Hello and Assalamo Alaikum,
Although this topic is covered by many other domainers but today I wanted to share my own perspective in this regard by giving you situation I was into.
There was a domain in early days Pets.CO (currently owned by someone else) which had an invalid email ID. I don’t remember the exact email address but it was something like name@domainname123.com and that domainname123.com was available to hand register! Anyone could have gone onto register that available name, setup an email which was showing in WHOIS and recovered the password by going through the “forgot password” procedure. That’s absolutely unethical and illegal but I am talking about a scenario of could have happened. Anyhow, I waited for that domain to get drop and grab it through backorder by companies like DomainMonster or Name.com but eventually the registrar grabbed the domain before it goes through the PendingDelete phase.
I was really frustrated with this situation and contacted the registrar and informed about the situation and as expected their response was like only the original owner can have the domain back.
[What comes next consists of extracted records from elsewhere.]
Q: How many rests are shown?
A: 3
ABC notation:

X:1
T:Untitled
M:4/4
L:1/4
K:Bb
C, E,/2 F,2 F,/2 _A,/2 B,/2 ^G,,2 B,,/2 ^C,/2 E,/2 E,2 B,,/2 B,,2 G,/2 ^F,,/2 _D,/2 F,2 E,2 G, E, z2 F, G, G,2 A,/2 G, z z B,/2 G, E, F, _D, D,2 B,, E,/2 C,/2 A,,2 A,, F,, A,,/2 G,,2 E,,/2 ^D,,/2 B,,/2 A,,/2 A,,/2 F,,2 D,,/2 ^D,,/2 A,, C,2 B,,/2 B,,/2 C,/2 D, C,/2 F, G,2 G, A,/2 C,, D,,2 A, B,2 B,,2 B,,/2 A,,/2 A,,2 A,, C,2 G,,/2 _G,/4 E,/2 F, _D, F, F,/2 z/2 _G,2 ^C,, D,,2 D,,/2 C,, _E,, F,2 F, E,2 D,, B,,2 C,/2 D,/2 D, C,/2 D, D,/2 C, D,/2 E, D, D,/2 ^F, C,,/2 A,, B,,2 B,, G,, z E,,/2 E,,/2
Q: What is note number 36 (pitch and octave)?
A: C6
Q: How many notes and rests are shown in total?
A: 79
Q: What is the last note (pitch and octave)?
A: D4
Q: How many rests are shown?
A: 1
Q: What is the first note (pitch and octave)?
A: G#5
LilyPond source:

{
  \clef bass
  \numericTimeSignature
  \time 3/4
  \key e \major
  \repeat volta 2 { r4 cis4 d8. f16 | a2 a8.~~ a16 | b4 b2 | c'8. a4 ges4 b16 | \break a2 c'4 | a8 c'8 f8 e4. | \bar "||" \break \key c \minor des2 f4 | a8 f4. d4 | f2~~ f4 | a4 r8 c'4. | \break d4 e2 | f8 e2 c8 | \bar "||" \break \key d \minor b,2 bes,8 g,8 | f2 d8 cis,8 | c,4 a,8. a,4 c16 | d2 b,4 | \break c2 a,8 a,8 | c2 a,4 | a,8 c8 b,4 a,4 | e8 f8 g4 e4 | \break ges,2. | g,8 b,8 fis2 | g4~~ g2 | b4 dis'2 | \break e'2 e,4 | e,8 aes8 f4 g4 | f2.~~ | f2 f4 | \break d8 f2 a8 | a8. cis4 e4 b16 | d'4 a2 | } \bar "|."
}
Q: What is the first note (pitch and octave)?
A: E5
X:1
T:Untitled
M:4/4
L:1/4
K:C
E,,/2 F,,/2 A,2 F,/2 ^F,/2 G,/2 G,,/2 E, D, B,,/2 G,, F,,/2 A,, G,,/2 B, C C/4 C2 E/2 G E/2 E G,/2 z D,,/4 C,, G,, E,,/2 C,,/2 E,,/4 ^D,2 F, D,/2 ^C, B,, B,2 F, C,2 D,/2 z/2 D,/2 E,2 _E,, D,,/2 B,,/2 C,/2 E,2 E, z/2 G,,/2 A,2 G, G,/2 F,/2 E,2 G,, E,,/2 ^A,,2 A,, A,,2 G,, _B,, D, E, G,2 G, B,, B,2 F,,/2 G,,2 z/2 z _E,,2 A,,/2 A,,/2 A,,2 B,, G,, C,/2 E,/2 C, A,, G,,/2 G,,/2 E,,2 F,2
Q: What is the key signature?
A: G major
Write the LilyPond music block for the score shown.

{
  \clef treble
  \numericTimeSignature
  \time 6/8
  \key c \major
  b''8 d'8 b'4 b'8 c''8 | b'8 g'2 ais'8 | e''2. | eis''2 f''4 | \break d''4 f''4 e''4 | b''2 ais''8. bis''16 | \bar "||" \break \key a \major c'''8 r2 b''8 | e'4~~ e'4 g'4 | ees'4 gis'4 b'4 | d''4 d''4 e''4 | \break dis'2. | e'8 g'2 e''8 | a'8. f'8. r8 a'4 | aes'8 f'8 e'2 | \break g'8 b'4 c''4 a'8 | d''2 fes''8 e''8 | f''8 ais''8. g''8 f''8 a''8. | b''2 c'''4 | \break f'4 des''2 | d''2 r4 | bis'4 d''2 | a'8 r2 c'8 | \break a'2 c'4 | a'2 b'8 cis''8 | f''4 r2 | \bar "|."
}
That’s fine but why the hell they snatched it!
Today I checked and can see the registrar and owner both are changed. It seems the previous registrar who took the domain (after the original owner didn’t renew) and might have sold to the current buyer. I have nothing to blame on new owner.
In the end, it was no one’s else loss but only of the previous owner who lost a premium domain easily worth around mid 5 figures IMO.
So it’s really important to keep your email address valid and updated in WHOIS. Although there are many other reasons for which you shall keep your email ID valid one.
Another thing to note is when setting up profile with a new registrar sometimes I may mistype my own ID so double check it. For example I use abm at abdulbasit.com and if I miss or add single letter so anyone can go and register and mistyped name and grab my domain and I wouldn’t even know it! So please make sure you are double checking email IDs you enter at any registrar.
Have you experienced something like this before?
Very good points. You cover various topics in domaining which is why I like your blog.Thank you.
I had the same situation with a premium domain I owned. The thing with mine though that the guy made the whois as an email under the same domain, so I have to buy the email service from enom and create that email alias, then Im able to change it! I didnt do this, and had to pay the $40 renewal from enom as time was really due for renewal or it wil enter redemption! A very frustrating process and I think that ICANN must look into it as sometimes its really just phishy and scammers make a lot of… Read more »
That’s sad to hear about your incident. Yeah, surely those scammers be making money from such act and must be stopped somehow.
Thanks Ahmed for sharing though.
[…] Why it’s important to have valid email ID in WHOIS […]
Nice story.
In SEO, people use a similar technique a lot – you grab a dropped domain, set up a wildcard email, and try to restore passwords for as many social accounts and emails as you can. But Whois… Really smart, albeit very unethical of course.
Thanks Leo for the feedback and sharing the similar technique which is used in SEO and I wasn’t aware of this yet. Unethical yeah… But one must be careful in selecting which email ID to use and type in properly as many people don’t take their email IDs seriously and not aware of their consequences.